Y todo esto, a cuenta de qué… Pues de los estragos que provocan el calor, el verano, las vacaciones, la invitación del termómetro a «ir fresquito» sin tener en cuenta las normas básicas de urbanidad. Me siento obligado a aclarar que no pretendo realizar un juicio elitista. Si aceptamos que elegancia y señorío, tal como he dicho, son un don que pueden abrazar todos los estratos sociales, la vulgaridad, por desgracia, también traza una línea transversal de la que no se libra ninguna franja de la población. Saber estar no es cuestión de cartera ni ciencia, sino de respeto a uno mismo por un natural respeto a los demás.
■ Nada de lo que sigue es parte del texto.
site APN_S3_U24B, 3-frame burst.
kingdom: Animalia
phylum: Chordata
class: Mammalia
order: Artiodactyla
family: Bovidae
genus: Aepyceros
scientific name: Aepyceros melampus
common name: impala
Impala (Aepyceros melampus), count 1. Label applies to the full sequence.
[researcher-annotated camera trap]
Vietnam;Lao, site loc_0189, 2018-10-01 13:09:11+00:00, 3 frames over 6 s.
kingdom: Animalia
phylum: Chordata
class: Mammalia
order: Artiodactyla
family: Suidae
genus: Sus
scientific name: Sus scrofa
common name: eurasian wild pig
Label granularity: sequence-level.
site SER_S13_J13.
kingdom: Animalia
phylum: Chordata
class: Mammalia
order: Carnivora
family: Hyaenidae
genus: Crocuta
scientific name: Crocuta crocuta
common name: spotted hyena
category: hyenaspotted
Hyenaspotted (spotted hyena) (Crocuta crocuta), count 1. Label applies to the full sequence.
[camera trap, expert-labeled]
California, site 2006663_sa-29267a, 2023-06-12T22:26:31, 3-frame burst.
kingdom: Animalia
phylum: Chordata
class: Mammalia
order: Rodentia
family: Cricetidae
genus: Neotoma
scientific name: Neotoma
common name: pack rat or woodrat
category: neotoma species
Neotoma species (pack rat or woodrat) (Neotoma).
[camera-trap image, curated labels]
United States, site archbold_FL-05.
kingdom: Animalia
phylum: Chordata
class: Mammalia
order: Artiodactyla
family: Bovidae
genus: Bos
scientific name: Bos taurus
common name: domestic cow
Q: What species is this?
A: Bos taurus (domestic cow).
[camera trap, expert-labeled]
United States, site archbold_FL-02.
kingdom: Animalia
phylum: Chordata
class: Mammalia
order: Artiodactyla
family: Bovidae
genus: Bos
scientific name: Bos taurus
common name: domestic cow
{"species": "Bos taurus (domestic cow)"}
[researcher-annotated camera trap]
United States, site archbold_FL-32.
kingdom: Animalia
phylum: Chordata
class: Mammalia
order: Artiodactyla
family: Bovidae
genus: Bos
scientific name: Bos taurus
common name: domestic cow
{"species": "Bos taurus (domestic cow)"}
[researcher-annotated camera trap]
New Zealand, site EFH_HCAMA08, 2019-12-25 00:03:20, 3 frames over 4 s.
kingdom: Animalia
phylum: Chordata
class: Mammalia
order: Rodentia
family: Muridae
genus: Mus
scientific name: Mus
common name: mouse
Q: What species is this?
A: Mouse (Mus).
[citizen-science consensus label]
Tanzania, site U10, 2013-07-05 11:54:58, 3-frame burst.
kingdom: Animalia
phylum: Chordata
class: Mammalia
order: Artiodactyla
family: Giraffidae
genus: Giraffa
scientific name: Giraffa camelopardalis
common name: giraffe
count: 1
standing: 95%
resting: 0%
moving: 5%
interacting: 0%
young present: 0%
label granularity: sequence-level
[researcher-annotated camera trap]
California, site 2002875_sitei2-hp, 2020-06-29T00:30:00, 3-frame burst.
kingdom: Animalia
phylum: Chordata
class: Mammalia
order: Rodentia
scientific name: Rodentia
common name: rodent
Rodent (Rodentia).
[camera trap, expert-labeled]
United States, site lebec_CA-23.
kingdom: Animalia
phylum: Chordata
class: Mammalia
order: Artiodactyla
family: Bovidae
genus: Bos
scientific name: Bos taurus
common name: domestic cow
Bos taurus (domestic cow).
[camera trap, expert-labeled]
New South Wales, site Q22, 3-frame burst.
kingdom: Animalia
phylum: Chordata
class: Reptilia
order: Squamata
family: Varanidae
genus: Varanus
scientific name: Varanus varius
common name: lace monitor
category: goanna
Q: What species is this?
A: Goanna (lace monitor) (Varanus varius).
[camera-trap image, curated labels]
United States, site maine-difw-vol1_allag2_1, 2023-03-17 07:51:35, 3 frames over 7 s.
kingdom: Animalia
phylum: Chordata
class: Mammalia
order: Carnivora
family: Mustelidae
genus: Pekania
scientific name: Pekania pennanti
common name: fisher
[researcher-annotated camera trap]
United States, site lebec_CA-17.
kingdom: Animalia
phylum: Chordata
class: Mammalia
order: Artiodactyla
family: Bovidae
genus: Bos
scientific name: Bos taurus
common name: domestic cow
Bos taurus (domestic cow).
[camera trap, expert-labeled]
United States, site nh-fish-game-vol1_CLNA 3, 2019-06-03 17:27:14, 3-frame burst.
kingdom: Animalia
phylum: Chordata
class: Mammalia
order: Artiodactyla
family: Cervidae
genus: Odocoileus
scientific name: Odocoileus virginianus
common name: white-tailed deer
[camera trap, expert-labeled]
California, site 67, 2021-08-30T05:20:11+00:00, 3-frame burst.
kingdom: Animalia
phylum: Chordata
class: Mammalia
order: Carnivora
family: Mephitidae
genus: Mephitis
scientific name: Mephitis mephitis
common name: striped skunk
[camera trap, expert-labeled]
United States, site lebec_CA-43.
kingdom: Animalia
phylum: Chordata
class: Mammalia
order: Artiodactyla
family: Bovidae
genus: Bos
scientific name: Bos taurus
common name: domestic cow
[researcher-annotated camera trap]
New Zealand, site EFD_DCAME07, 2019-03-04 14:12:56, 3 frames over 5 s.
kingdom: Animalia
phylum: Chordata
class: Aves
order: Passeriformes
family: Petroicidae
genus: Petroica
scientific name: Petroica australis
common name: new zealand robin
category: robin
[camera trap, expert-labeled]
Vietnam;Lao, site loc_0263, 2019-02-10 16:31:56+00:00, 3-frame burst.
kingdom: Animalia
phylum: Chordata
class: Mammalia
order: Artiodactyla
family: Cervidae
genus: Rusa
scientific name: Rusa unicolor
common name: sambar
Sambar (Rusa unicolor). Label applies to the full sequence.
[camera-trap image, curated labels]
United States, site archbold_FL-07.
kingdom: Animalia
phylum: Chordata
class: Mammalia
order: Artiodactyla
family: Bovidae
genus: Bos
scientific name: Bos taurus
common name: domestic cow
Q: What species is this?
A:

Únicamente voy a referirme, a modo de ejemplo extrapolable al resto de la anatomía humana, a los pies que a lo largo de estas primeras semanas estivales han pasado por delante de mis ojos. Me refiero a los pies desnudos, esto es, a los que apenas van protegidos por las tiras de unas sandalias. Acepto, por supuesto, que existen quesos bien moldeados (aunque sean los menos, y siempre de mujer. Los niños, por supuesto, no entran en este análisis, pues todos ellos son angelitos de Murillo) que pueden lucirse con toda justicia. Diferentes son el resto de cabos con los que cualquiera se topa allí donde trasiega un público heterogéneo, ya sea un centro comercial dotado de la agradable atmosfera de aire acondicionado o una estación de tren cuajada de viajeros con rumbo a la playa. Sea donde sea, se trata de una leva de pinreles espantosos, un espectáculo deleznable de extremidades pequeñas como de ratón o desmedidas como buques de la armada, algunas con los dedos prietos a modo de escalinata, otras separados entre sí cual falanges de pato.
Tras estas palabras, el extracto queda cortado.